That’s how many more miles I have to go. (I’m quoting the windshield repair guy. And I’m getting ahead of myself.) Today was, as expected, full of mountains and rivers and wildlife. I saw enough buffalo that I don’t even get excited about the baby ones anymore. Only one individual out of the 3-4 herds I passed was thinking of heading into the road, and it seemed to believe (rightly) that the Subaru was bigger than it was. I suspect it crossed pretty soon after I was gone, though. I also spotted some caribou–one crossing the road and a few along it, including one right on the edge of the road at a slow point, so I got a good look at him. I kept my word about not trying to photograph wildlife; the temptation to do something risky would be too high, and, frankly, you can go look at pictures of caribou and bison yourself. :D

On a sad note, the birds along the Alaskan Highway are either really stupid or really brave. I clocked a raven who wouldn’t get out of the road, even when all of the other ravens (eventually) did–I couldn’t stop in time, so I tried to position the wheels so they wouldn’t hit him, but he was still awfully tall and definitely clunked his head, at a minimum–though he walked away afterward. Something was definitely wrong with him before I came along, but I still feel really guilty. And there were all of these smaller birds that were always so slow to get out of the way; my own birds were getting pissed at me, for all the breaking I was doing. It’s possible that I hit at least one, though I’m really hoping I didn’t–I didn’t hear any hit, anyway. Even a stupid seagull took its time getting out of my way, though he did fly off in time. Is there really not enough traffic to keep these birds with it enough to fly away when they ought to?

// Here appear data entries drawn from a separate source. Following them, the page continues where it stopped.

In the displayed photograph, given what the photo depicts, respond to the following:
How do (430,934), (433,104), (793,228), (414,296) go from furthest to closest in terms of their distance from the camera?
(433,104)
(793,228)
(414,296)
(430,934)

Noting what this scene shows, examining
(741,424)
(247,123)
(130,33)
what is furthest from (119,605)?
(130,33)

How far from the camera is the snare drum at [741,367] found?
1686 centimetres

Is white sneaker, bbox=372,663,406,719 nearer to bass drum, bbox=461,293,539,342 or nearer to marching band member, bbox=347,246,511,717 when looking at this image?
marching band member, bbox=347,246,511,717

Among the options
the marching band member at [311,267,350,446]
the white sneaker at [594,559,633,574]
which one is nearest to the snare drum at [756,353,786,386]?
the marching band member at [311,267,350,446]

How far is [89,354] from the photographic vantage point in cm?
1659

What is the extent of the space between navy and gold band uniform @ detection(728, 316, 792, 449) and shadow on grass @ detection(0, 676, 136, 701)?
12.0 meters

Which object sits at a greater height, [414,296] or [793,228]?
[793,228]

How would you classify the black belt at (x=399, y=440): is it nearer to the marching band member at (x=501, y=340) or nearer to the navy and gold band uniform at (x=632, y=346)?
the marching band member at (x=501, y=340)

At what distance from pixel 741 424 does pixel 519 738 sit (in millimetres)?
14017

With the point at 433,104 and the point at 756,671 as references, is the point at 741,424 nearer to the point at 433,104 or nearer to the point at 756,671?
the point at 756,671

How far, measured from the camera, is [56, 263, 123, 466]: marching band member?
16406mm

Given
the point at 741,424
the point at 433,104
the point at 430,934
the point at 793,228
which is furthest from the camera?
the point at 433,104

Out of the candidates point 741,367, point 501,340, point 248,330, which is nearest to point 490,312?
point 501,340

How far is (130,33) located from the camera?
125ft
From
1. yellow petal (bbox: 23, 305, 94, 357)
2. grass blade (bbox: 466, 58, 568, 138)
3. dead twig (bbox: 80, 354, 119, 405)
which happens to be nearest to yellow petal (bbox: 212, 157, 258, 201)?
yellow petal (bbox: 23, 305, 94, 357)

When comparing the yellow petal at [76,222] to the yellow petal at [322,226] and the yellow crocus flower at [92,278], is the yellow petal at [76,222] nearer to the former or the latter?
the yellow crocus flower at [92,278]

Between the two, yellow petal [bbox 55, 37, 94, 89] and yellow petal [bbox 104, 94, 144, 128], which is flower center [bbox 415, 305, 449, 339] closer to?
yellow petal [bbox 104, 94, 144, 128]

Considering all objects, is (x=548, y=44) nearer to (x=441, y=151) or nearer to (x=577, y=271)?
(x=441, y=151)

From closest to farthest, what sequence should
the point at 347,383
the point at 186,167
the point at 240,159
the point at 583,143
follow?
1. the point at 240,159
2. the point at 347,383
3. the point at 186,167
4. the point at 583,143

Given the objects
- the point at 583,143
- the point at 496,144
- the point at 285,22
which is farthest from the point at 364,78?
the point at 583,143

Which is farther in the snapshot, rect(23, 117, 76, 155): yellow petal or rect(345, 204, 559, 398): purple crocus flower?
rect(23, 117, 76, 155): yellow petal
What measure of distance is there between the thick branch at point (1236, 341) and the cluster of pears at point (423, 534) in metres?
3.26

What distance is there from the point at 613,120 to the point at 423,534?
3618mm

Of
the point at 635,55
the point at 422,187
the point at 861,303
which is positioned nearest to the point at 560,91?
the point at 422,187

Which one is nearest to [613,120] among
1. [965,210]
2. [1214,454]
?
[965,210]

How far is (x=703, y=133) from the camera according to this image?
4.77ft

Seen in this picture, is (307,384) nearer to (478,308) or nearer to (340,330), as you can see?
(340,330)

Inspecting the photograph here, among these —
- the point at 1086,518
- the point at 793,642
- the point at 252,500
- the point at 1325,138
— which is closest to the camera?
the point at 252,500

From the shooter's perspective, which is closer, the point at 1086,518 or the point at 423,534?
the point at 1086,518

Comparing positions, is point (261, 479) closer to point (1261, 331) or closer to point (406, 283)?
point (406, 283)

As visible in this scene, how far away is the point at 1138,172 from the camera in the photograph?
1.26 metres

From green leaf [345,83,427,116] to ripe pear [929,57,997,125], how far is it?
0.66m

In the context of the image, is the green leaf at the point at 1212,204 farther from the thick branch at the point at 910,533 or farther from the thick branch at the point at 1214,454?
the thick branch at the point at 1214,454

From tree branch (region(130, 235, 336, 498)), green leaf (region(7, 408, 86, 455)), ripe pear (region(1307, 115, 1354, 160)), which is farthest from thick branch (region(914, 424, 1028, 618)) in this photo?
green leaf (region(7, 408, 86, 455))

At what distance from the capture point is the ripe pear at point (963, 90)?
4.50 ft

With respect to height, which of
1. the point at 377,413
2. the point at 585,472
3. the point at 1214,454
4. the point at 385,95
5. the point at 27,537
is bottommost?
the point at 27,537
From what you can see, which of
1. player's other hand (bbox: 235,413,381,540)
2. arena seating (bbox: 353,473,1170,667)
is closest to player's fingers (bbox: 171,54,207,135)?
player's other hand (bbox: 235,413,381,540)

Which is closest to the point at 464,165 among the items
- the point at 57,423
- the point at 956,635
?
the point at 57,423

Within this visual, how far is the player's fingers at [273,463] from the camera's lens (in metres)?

On my way up the first mountain, a speeding truck kicked gravel up at me. This wasn’t the first speeding truck, and it may not have been the first gravel (well, it definitely wasn’t, since I heard two or three separate hits from that one truck), but it was a good hit, catching the windshield right near the edge, so that a really nice crack could form. It grew throughout the day, to the point where it was really freaking me out. And, by all [two] reports [from people at stops along the way], Watson Lake is singular among all my many stops in that it does not have a windshield repair place. (Let’s not even joke about a Subaru dealer, either.) It’s tiny. But I asked at the tire place–tire repairs are a big thing along the Alaskan Highway, of course–and the lady said there’d be someone at the hardware store who could point me in the right direction. Two stops later (one to get better directions to the hardware store), I pulled into a lumber yard, and an older gentleman–friendly, just like about everyone else up here–explained to me that he could drill a tiny hole right at the end of the crack, to relieve pressure, and that this procedure often lasts people a year or two. Apparently, there’s a layer of plastic between two layers of glass in a windshield. I had spent the whole day worried that another gravel–or, far more likely, a bird–would shatter the whole thing, and I was happy to find I’d been wrong.

While the gentleman with the drill and the lady at the tire place both agreed that it was better to do something than not, nobody seemed to believe there was any real danger from it. It turns out, people up here drive around with cracked windshields far worse than mine, and it goes OK for them. “Can you see OK?” the lady at Coal Creek asked, and when I answered in the affirmative, she said “Well, there you go, eh?” It seems very probable that I’d have made it to Anchorage OK even without doing anything–and that I’ll still do so, even if this drilling thing doesn’t stop the crack–but I feel a little better, having done something. Whitehorse has a Subaru dealer, so if it’s still growing tomorrow, I’ll stop in there for their opinion. And if it seems all good tomorrow, well, like I said, only 1000 miles more to go. Haines Junction tomorrow (a longish drive–planning to start early and take a long stop in Whitehorse), Tok the next day, and Anchorage the next! Anchorage definitely has a Subaru dealer.

I’m in the Yukon Territory now, but I think the official point where the Alaskan Highway really says “you’re there, for good, this time,” isn’t until sometime tomorrow–there is a lot of weaving back and forth between BC and YT, first.

There was a bit of rain today and a bit of fog. Even with that–and even with the worry about the windshield–I enjoyed the trip. The views were amazing. I only bothered getting pictures for you from roadside stopping places, rather than trying to take them through the bug-stained windows (stained, I tell you! even with 2+ days of rain and a washing every time I get gas, there are visible smears).

Er, one of those is sideways. Sorry.

Also, I’ll get you a picture of the window crack now, after a day of growing and a drill bit, … uh, later. The camera was full (because I didn’t buy the memory stick), and I’m sleepy. :)

The phone really is dead. I turned it off until I get past the American border.

Playlist: Chamber of Secrets–it’s much better, post-whomping willow. And the Slumdog Millionaire soundtrack.